Der verlorene Stolz der Arbeiterklasse
Von KARINE CLÉMENT *
ALLE Parteien und Wahlbündnisse, die zu den Wahlen am 19. Dezember antreten, geben sich in ihren Programmen gerne eine soziale Note, doch keine wendet sich explizit an die Arbeiter. Hier und da - eher selten - denken Politiker laut über die Zukunft nach: über die der Wissenschaft, der Jugend, des öffentlichen Sektors oder auch des Sozialsystems; aber die Arbeit und die Arbeiter selber kommen nicht vor, höchstens dort, wo die Gesetzgebung als „allzu arbeiterfreundlich“ oder der Widerstand „gewisser Kreise“ gegen die vollständige Liberalisierung des Handels und der Produktion kritisiert wird.
Mit Bezeichnungen wie „Nostalgiker“, “Unverantwortliche“, „Parasiten“, “Fürsorgeempfänger“, „Überflüssige“ werden die Arbeiter vielfach belegt - in verächtlichen Politikeräußerungen, karikierenden Zeitungskommentaren ebenso wie in schematischen soziologischen Analysen. Dabei werden die Arbeiter (58,9 Prozent der Erwerbsbevölkerung) meist mit dem alten System identifiziert, in welchem sie mythifizierend als „führende Klasse“ galten. Auch wenn sich nur wenige damals von diesen offiziellen, den eigenen Alltag Lügen strafenden Reden täuschen ließen, bezog man aus dieser Sprachregelung einen gewissen Stolz, eine Selbstsicherheit, die heute verloren ist.
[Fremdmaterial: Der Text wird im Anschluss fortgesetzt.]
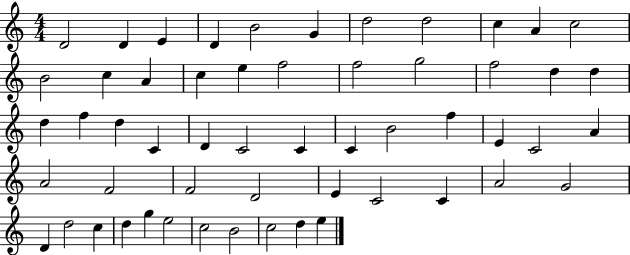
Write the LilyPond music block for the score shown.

{
  \clef treble
  \numericTimeSignature
  \time 4/4
  \key c \major
  d'2 d'4 e'4 | d'4 b'2 g'4 | d''2 d''2 | c''4 a'4 c''2 | \break b'2 c''4 a'4 | c''4 e''4 f''2 | f''2 g''2 | f''2 d''4 d''4 | \break d''4 f''4 d''4 c'4 | d'4 c'2 c'4 | c'4 b'2 f''4 | e'4 c'2 a'4 | \break a'2 f'2 | f'2 d'2 | e'4 c'2 c'4 | a'2 g'2 | \break d'4 d''2 c''4 | d''4 g''4 e''2 | c''2 b'2 | c''2 d''4 e''4 | \break \bar "|."
}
Den großen Industriekomplex Sil im Zentrum Moskaus präsentierten die Sowjetführer ehedem gern als industrielle Speerspitze und wirtschaftliches wie soziales Erfolgsmodell, das ausländischen Staatsbesuchern einen Einblick in die glanzvolle Wirklichkeit des Landes gewähren sollte: ein Mammut-Kombinat mit gewaltiger Produktion, hohen Löhnen, umfangreichen und guten sozialen Einrichtungen - hier arbeitete die Arbeiterelite, die dank eines spezifischen Systems tatsächlich an der Planung und Leitung mitwirken sollte. Und tatsächlich gelang es dem Unternehmen, im Rahmen des „sozialistischen Wettbewerbs“ diverse Produktivitätsrekorde aufzustellen: Hier gab es scharenweise „Helden der Arbeit“, und man war stolz, in einem solchen Betrieb beschäftigt zu sein.
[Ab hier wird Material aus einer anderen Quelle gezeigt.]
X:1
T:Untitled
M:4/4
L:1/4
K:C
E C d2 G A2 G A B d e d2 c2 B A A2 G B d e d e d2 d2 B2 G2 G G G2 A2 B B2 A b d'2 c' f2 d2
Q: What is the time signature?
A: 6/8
Die Menschen aus der Provinz standen Schlange nach einem Arbeitsplatz bei Sil, nicht zuletzt weil sie auf eine propiska hofften, eine Aufenthaltsgenehmigung für Moskau. Und auch wenn niemand in der Arbeiterschaft sich dem Gerede von der führenden Rolle anschloss, benutzten sie es doch, um ihre Fähigkeiten herauszustreichen, auch und gerade dort, wo sie aktiv die Interessen des Kollektivs verteidigten oder individuell auf einen gesellschaftlichen Aufstieg hofften.
Mittlerweile zweifeln die Sil-Arbeiter, die tagtäglich mit ihrer Geringschätzung durch die Finanz- und Geschäftswelt konfrontiert sind, an sich selbst, an ihrer Anpassungs- und Handlungsfähigkeit, an ihrem Wert als Individuum. Wie angeschlagen ihr Selbstwertgefühl ist, verrät sich in dem, was sie über sich selber sagen: sie seien „niedergeschlagen, ohne Hoffnung und Zukunft“, wie eine „überflüssige Schraube in einer schlecht konstruierten Maschine“, und sie glaubten nicht mehr an „ihren Wert als Menschen“.
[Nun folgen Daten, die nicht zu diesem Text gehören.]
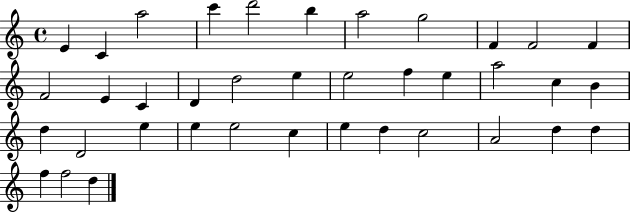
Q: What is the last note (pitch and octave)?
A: D5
In den seltenen Fällen, in denen einige Sil-Arbeiter trotzdem gemeinsam eine Aktion, eine Versammlung oder einen partiellen Streik gewagt haben, haben die Argumente und die Vorgehensweise der Unternehmensleitung sie jedesmal derart verunsichert, dass sie an der Berechtigung ihrer Aktion zu zweifeln begannen. Als sie sich etwa im Februar 1996 versammelten, um die Auszahlung der fünfmonatigen Lohnrückstände einzufordern, nahm ihnen der Direktor jeden Wind aus den Segeln, indem er erklärte, er sei die falsche Adresse, da die Unternehmensleitung bis zum Hals in Schulden stecke; sie sollten sich besser an die Regierung wenden. Ratlos gingen die Versammelten auseinander.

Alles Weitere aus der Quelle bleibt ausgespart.